(What you need to do): Please format each line of the listing below as an item in a numbered list, skipping blank lines. Leave the pictures out of your answer.

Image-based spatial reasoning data
______

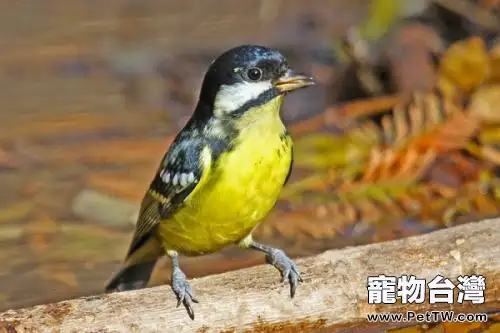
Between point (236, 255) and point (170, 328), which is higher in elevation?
point (170, 328)

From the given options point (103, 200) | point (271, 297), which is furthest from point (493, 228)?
point (103, 200)

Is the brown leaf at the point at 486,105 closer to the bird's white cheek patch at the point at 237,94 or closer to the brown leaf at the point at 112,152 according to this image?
the brown leaf at the point at 112,152

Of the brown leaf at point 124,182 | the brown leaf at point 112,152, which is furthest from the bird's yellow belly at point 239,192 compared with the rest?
the brown leaf at point 112,152

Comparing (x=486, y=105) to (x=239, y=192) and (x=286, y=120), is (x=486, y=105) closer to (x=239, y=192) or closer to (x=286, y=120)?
(x=286, y=120)

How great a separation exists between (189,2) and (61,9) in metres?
0.95

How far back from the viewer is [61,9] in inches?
368

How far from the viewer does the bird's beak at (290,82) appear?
4.05 meters

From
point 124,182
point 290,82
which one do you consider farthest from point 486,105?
point 290,82

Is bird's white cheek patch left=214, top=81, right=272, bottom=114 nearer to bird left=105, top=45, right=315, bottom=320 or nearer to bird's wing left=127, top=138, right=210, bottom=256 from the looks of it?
bird left=105, top=45, right=315, bottom=320

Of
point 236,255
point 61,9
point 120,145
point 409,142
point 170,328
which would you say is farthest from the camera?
point 61,9

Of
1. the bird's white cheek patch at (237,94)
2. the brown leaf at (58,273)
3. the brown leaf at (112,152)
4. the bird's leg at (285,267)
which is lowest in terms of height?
the brown leaf at (58,273)

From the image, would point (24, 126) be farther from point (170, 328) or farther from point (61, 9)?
point (170, 328)

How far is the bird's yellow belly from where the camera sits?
4.05m

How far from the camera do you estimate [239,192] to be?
4.05 meters
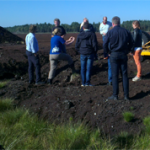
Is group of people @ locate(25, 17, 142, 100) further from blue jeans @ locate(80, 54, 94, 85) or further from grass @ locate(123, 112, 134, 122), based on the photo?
grass @ locate(123, 112, 134, 122)

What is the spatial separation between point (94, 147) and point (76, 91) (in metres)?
2.48

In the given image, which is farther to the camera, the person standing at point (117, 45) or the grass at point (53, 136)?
the person standing at point (117, 45)

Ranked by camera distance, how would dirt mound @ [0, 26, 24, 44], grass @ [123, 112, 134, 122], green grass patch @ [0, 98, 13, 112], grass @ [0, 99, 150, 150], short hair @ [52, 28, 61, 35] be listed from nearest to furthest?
grass @ [0, 99, 150, 150], grass @ [123, 112, 134, 122], green grass patch @ [0, 98, 13, 112], short hair @ [52, 28, 61, 35], dirt mound @ [0, 26, 24, 44]

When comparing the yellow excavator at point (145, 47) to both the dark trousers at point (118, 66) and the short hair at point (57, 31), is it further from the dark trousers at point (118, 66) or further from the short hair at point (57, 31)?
the dark trousers at point (118, 66)

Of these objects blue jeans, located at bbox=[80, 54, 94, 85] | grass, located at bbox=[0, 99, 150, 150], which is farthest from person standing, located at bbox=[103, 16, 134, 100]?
blue jeans, located at bbox=[80, 54, 94, 85]

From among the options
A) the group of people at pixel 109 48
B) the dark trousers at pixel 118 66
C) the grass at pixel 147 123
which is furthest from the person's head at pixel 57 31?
the grass at pixel 147 123

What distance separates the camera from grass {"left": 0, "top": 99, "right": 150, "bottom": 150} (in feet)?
12.5

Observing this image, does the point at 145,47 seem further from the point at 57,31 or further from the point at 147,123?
the point at 147,123

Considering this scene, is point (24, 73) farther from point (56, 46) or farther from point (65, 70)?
point (56, 46)

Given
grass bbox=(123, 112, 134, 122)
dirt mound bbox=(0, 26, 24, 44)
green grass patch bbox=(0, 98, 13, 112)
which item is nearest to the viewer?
grass bbox=(123, 112, 134, 122)

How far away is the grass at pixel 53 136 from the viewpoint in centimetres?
380

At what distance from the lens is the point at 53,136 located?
13.3 feet

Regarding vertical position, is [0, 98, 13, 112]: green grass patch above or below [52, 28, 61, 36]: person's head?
below

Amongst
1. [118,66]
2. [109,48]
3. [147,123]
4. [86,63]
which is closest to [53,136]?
[147,123]
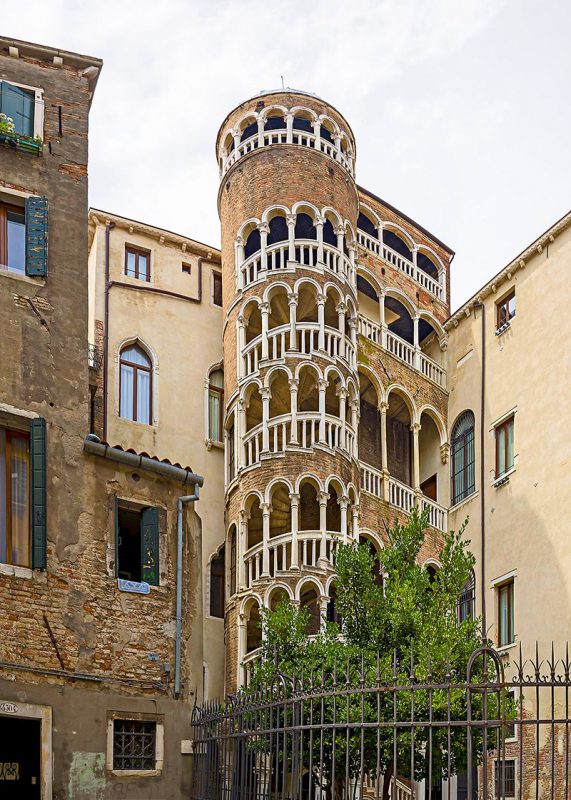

______

(Response to the exercise):
1. Between point (236, 255) and point (170, 328), which is higher in elevation?
2. point (170, 328)
3. From the given options point (103, 200) | point (271, 297), which is furthest from point (493, 228)?
4. point (103, 200)
5. Is the brown leaf at the point at 486,105 closer to the bird's white cheek patch at the point at 237,94 or closer to the brown leaf at the point at 112,152 according to this image?
6. the brown leaf at the point at 112,152
7. Of the brown leaf at point 124,182 | the brown leaf at point 112,152, which is furthest from the bird's yellow belly at point 239,192 compared with the rest?
8. the brown leaf at point 112,152
9. Comparing (x=486, y=105) to (x=239, y=192) and (x=286, y=120), is (x=486, y=105) closer to (x=239, y=192) or closer to (x=286, y=120)?
10. (x=286, y=120)
11. How great a separation exists between (189,2) and (61,9) in metres?
12. 0.95
13. How far back from the viewer is [61,9] in inches?
14. 368
15. How far from the viewer does the bird's beak at (290,82) appear?
16. 4.05 meters
17. From
18. point 124,182
19. point 290,82
20. which one do you consider farthest from point 486,105?
21. point 290,82
22. Is bird's white cheek patch left=214, top=81, right=272, bottom=114 nearer to bird left=105, top=45, right=315, bottom=320 or nearer to bird's wing left=127, top=138, right=210, bottom=256 from the looks of it?
23. bird left=105, top=45, right=315, bottom=320
24. Of
25. point 236,255
26. point 61,9
27. point 120,145
28. point 409,142
29. point 170,328
30. which would you say is farthest from the camera?
31. point 61,9
32. Of
33. 1. the bird's white cheek patch at (237,94)
34. 2. the brown leaf at (58,273)
35. 3. the brown leaf at (112,152)
36. 4. the bird's leg at (285,267)
37. which is lowest in terms of height?
38. the brown leaf at (58,273)
39. From the image, would point (24, 126) be farther from point (170, 328) or farther from point (61, 9)?
40. point (170, 328)
41. How far is the bird's yellow belly from where the camera sits?
42. 4.05m
43. How far from the camera do you estimate [239,192] to be?
44. 4.05 meters
45. Is group of people @ locate(25, 17, 142, 100) further from blue jeans @ locate(80, 54, 94, 85) or further from grass @ locate(123, 112, 134, 122), based on the photo?
46. grass @ locate(123, 112, 134, 122)
47. What is the spatial separation between point (94, 147) and point (76, 91) (in metres)?
48. 2.48
49. In the given image, which is farther to the camera, the person standing at point (117, 45) or the grass at point (53, 136)?
50. the person standing at point (117, 45)
51. Ranked by camera distance, how would dirt mound @ [0, 26, 24, 44], grass @ [123, 112, 134, 122], green grass patch @ [0, 98, 13, 112], grass @ [0, 99, 150, 150], short hair @ [52, 28, 61, 35] be listed from nearest to furthest?
52. grass @ [0, 99, 150, 150], grass @ [123, 112, 134, 122], green grass patch @ [0, 98, 13, 112], short hair @ [52, 28, 61, 35], dirt mound @ [0, 26, 24, 44]
53. When comparing the yellow excavator at point (145, 47) to both the dark trousers at point (118, 66) and the short hair at point (57, 31), is it further from the dark trousers at point (118, 66) or further from the short hair at point (57, 31)?
54. the dark trousers at point (118, 66)
55. Of these objects blue jeans, located at bbox=[80, 54, 94, 85] | grass, located at bbox=[0, 99, 150, 150], which is farthest from person standing, located at bbox=[103, 16, 134, 100]?
56. blue jeans, located at bbox=[80, 54, 94, 85]
57. From among the options
58. A) the group of people at pixel 109 48
59. B) the dark trousers at pixel 118 66
60. C) the grass at pixel 147 123
61. which is furthest from the person's head at pixel 57 31?
62. the grass at pixel 147 123
63. What distance separates the camera from grass {"left": 0, "top": 99, "right": 150, "bottom": 150} (in feet)?
64. 12.5
65. Observing this image, does the point at 145,47 seem further from the point at 57,31 or further from the point at 147,123?
66. the point at 147,123
67. Considering this scene, is point (24, 73) farther from point (56, 46) or farther from point (65, 70)?
68. point (56, 46)
69. Given
70. grass bbox=(123, 112, 134, 122)
71. dirt mound bbox=(0, 26, 24, 44)
72. green grass patch bbox=(0, 98, 13, 112)
73. which item is nearest to the viewer?
74. grass bbox=(123, 112, 134, 122)
75. How far away is the grass at pixel 53 136 from the viewpoint in centimetres?
76. 380
77. At what distance from the lens is the point at 53,136 located?
78. 13.3 feet
79. Regarding vertical position, is [0, 98, 13, 112]: green grass patch above or below [52, 28, 61, 36]: person's head?
80. below
81. Amongst
82. 1. [118,66]
83. 2. [109,48]
84. 3. [147,123]
85. 4. [86,63]
86. which is closest to [53,136]?
87. [147,123]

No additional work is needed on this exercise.